Here’s a stellar scam idea: Pretend to be a grandmother, claiming your daughter and granddaughter went missing in the Costa Concordia wreckage off the coast of Italy. Then, send a “boyfriend” to a savvy New York lawyer to tell the story, and then change that story as many times as possible. Finally, have a 5-year-old blow your entire cover.
This story played out as the first officially reported false claim of death from the disaster. A Hungarian woman allegedly emailed Peter Ronai, a New York personal-injury lawyer who was already representing six Hungarian survivors from the liner. The email claimed that the woman’s daughter, Eva, and 5-year-old granddaughter were missing from the ship. The emailer wanted Ronai to meet with Eva’s boyfriend to discuss what to do. According to the New York Daily News, the Italian media had accused the liner of carrying stowaways, so the fact that the mother and daughter were not on the “manifest” list of passengers did not count them out.
Ronai, who was in Budapest, met with the alleged boyfriend — and then the story kept changing. The boyfriend apparently called the next day to say the granddaughter was not missing, blaming a misunderstanding. When Ronai asked to speak to the 5-year-old, the girl said she had seen her “mommy” that day, at the park on the swings. Then, Ronai told ABC News that the “missing mom” showed up and changed her story. No longer was she possibly dead — she was simply injured when jumping from the cruise ship, but showed no signs of pain.

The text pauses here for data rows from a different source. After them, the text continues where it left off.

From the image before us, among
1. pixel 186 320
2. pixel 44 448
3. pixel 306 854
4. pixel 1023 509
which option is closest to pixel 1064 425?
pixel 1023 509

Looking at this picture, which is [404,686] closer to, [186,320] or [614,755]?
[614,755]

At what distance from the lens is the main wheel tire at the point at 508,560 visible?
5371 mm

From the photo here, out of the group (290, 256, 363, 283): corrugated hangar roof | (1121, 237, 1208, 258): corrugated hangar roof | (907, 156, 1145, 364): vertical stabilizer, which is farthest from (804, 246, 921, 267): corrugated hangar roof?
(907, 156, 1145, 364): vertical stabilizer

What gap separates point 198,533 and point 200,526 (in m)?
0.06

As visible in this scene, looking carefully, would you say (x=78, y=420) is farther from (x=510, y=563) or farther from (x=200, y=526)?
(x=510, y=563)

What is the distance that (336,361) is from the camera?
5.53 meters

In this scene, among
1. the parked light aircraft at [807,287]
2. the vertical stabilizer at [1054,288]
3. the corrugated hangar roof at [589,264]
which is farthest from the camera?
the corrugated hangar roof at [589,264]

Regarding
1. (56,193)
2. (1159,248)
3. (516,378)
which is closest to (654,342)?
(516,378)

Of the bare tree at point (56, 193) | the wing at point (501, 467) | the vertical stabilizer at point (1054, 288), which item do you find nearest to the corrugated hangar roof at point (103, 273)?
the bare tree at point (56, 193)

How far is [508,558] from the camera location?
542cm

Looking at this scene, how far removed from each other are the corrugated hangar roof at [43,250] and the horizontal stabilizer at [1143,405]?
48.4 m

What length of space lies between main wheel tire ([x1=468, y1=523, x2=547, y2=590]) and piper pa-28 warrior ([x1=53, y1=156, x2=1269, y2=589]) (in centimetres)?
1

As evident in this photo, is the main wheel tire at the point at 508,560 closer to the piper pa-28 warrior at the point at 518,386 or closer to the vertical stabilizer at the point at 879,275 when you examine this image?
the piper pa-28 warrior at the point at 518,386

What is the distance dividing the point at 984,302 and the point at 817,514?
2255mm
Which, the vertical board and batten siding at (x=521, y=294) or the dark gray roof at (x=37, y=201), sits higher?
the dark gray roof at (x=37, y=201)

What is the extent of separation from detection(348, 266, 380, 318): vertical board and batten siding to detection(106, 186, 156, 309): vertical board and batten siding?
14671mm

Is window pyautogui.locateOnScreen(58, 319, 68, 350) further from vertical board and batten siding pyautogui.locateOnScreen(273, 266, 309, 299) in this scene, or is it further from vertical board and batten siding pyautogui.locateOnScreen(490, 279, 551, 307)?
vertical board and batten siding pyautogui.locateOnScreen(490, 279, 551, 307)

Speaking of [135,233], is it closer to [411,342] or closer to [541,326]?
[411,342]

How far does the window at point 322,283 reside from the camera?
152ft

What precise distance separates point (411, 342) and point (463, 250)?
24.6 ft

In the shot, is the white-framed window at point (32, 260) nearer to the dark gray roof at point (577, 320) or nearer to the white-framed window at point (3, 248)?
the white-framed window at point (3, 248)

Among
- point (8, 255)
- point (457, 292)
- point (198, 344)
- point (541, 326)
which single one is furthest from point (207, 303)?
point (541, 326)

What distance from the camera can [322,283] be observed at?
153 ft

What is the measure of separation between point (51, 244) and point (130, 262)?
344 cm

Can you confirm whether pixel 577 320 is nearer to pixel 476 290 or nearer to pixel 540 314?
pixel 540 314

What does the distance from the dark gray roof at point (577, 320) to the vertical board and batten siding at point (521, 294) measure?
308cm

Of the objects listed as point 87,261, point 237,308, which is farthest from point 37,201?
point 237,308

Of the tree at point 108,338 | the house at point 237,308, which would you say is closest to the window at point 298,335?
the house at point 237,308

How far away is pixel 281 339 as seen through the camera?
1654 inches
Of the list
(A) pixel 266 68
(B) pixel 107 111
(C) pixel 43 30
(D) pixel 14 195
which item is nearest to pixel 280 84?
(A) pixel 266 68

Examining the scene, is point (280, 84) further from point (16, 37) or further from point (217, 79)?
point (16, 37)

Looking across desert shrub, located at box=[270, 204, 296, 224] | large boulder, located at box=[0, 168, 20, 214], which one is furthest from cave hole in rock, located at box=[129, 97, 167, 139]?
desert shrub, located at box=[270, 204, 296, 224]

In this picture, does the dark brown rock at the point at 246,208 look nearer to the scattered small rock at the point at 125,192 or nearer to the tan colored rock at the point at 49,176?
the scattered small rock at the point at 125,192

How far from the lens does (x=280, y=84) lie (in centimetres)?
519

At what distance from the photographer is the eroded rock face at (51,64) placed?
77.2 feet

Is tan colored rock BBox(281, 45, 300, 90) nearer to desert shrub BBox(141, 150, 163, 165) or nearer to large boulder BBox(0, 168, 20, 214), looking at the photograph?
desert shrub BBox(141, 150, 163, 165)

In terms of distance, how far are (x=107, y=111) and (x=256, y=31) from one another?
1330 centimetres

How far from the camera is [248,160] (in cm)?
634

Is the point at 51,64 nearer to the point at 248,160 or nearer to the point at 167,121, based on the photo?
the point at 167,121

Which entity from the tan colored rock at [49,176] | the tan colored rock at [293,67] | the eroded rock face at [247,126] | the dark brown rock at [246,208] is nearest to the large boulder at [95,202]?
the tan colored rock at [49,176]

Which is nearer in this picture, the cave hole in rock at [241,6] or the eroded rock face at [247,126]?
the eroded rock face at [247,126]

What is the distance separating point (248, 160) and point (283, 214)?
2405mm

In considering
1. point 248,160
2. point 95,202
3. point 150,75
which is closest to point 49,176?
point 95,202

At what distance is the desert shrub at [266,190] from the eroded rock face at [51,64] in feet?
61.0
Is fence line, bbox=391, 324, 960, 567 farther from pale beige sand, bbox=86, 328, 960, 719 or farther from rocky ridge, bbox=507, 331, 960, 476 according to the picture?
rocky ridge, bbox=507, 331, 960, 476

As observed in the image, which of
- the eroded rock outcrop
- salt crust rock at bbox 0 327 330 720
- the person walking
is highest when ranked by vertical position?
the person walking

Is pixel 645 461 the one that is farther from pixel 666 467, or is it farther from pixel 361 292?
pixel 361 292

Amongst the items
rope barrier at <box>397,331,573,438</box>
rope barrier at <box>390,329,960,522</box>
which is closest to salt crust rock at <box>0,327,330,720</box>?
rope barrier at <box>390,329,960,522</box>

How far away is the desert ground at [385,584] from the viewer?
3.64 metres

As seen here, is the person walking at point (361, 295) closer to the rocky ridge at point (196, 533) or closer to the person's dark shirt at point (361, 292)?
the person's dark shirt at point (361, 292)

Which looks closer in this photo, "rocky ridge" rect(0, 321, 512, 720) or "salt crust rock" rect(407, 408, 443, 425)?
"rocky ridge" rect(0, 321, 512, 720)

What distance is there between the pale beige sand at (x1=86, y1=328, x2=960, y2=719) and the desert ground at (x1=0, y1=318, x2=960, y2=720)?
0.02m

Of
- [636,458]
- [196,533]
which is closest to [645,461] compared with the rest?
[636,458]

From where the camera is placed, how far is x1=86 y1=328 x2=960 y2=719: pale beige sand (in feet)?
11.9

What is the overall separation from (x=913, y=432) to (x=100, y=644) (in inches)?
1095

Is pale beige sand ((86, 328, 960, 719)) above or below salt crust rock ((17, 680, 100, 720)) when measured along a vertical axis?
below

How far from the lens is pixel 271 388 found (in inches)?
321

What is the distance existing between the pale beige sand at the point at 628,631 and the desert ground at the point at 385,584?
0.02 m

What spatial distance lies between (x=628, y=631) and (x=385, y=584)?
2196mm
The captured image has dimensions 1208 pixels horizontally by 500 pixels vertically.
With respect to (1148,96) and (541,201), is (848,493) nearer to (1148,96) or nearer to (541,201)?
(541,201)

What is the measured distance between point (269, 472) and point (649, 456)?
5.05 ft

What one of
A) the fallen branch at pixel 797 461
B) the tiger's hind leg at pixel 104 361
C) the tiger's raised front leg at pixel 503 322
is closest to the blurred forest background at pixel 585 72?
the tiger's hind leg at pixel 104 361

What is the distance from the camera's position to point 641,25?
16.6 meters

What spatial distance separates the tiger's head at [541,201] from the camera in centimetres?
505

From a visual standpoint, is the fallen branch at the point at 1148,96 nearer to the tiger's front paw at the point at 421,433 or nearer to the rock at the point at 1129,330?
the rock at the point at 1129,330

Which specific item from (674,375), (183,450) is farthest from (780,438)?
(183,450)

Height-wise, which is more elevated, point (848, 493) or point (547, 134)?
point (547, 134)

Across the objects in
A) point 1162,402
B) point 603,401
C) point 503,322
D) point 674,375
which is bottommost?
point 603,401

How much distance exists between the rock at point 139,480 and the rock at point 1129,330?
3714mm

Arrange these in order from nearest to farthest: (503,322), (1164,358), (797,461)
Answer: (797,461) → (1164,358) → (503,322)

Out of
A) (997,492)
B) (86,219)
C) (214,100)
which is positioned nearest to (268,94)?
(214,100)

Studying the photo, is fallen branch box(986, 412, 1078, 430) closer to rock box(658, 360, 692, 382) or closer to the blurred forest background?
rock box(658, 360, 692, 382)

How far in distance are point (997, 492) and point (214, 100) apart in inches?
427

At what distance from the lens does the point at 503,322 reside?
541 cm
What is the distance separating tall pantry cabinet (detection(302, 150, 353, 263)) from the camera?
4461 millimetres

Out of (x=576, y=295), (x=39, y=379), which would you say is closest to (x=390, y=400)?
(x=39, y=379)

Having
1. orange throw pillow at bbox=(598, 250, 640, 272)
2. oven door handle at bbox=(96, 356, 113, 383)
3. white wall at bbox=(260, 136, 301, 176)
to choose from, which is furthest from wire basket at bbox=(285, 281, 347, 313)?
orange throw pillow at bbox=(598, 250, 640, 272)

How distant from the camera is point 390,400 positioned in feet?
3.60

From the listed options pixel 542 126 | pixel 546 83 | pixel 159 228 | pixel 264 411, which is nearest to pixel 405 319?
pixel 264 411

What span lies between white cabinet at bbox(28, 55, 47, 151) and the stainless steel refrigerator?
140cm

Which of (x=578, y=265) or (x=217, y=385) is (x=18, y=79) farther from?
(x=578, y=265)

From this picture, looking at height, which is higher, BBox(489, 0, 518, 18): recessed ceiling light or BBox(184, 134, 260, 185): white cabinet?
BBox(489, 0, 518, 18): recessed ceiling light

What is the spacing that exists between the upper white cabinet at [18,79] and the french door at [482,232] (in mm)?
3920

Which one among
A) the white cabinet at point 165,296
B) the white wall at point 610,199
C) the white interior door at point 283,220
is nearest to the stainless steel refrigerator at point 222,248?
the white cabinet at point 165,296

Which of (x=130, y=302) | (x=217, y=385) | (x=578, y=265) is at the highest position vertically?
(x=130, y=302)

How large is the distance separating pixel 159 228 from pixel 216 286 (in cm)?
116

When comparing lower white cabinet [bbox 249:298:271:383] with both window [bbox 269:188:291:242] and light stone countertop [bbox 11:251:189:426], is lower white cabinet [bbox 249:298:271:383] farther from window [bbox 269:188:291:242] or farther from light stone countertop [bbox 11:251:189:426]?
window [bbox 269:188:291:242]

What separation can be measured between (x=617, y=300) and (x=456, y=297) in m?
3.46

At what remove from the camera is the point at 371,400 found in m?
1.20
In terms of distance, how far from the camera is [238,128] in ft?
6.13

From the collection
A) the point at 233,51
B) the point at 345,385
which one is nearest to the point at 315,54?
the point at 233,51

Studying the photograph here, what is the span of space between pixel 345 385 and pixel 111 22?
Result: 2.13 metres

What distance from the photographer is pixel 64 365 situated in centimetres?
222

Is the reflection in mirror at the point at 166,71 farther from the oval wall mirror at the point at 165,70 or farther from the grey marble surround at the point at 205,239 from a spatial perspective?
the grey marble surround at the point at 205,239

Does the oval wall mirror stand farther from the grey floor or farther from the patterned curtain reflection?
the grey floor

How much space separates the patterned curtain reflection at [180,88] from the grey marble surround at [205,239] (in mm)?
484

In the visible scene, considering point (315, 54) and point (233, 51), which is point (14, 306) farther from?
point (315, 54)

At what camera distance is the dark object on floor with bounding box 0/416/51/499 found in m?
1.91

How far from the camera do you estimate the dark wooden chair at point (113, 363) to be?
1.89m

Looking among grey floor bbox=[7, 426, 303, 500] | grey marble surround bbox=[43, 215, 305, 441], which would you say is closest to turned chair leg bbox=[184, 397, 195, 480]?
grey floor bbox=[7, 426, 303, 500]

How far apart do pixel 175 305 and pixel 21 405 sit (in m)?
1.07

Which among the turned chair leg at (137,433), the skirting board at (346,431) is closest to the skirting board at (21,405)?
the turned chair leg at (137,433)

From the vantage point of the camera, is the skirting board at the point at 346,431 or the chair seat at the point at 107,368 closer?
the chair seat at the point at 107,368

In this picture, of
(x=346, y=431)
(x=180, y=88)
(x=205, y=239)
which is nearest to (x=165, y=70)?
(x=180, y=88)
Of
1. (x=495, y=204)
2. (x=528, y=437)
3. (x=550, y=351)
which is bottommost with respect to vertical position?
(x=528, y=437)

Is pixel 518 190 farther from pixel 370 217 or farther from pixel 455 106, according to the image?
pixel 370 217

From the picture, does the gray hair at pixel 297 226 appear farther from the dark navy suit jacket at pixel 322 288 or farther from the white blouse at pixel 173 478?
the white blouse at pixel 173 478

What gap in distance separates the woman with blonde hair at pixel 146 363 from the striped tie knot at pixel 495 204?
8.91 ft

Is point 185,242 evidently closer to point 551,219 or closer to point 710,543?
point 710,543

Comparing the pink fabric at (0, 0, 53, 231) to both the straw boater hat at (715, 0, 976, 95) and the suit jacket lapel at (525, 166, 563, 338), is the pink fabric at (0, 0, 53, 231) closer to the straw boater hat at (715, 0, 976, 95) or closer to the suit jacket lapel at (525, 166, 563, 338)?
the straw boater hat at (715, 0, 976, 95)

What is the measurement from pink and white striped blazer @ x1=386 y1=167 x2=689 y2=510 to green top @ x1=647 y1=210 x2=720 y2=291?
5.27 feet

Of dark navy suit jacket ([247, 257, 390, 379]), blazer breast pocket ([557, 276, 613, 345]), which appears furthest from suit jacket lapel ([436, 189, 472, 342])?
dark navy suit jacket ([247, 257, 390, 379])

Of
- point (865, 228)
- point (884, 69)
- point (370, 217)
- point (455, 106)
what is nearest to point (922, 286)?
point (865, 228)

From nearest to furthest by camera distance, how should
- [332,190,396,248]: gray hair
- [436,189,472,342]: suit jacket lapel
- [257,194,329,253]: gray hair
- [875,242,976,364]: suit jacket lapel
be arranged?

Ronai says the pair confessed to pulling the scam to make money. Police arrested them; Ronai told ABC that they were not taken to jail, but they will now face criminal charges.
The Hungarian Foreign Ministry issued a statement confirming the incident. “Based on officially confirmed information today it has become clear that claims about the missing woman were unfounded,” the statement read.
“People will do horrible things for money,” Ronai said. And this may just be the first in a list of unsettling stories.